# ASSIGNED TASK:
Extract the whole listing as it stands. Do not include the pictures.

# RECORDED DATA:
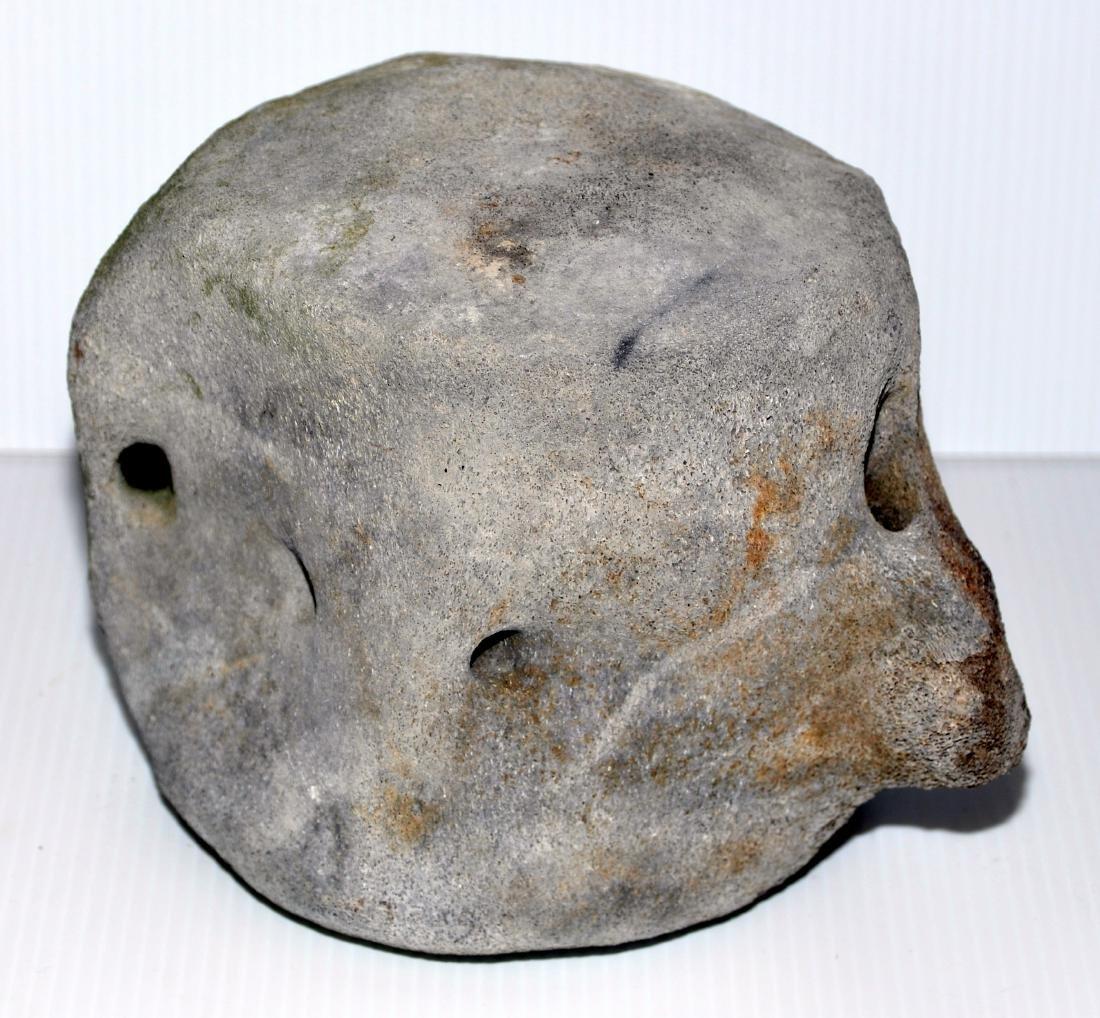 Whale vertebrae mineralized fossil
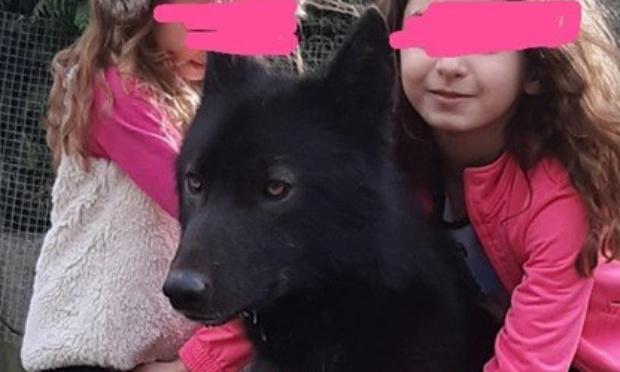 Rendez moi mon chien qui n'est pas un loup hybride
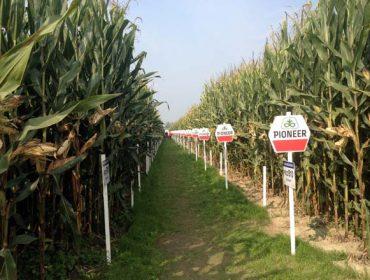 Criterios de selección de híbridos de maíz para silo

# OUTPUT FOR THIS EXERCISE:
 Whale vertebrae mineralized fossil
 Rendez moi mon chien qui n'est pas un loup hybride
 Criterios de selección de híbridos de maíz para silo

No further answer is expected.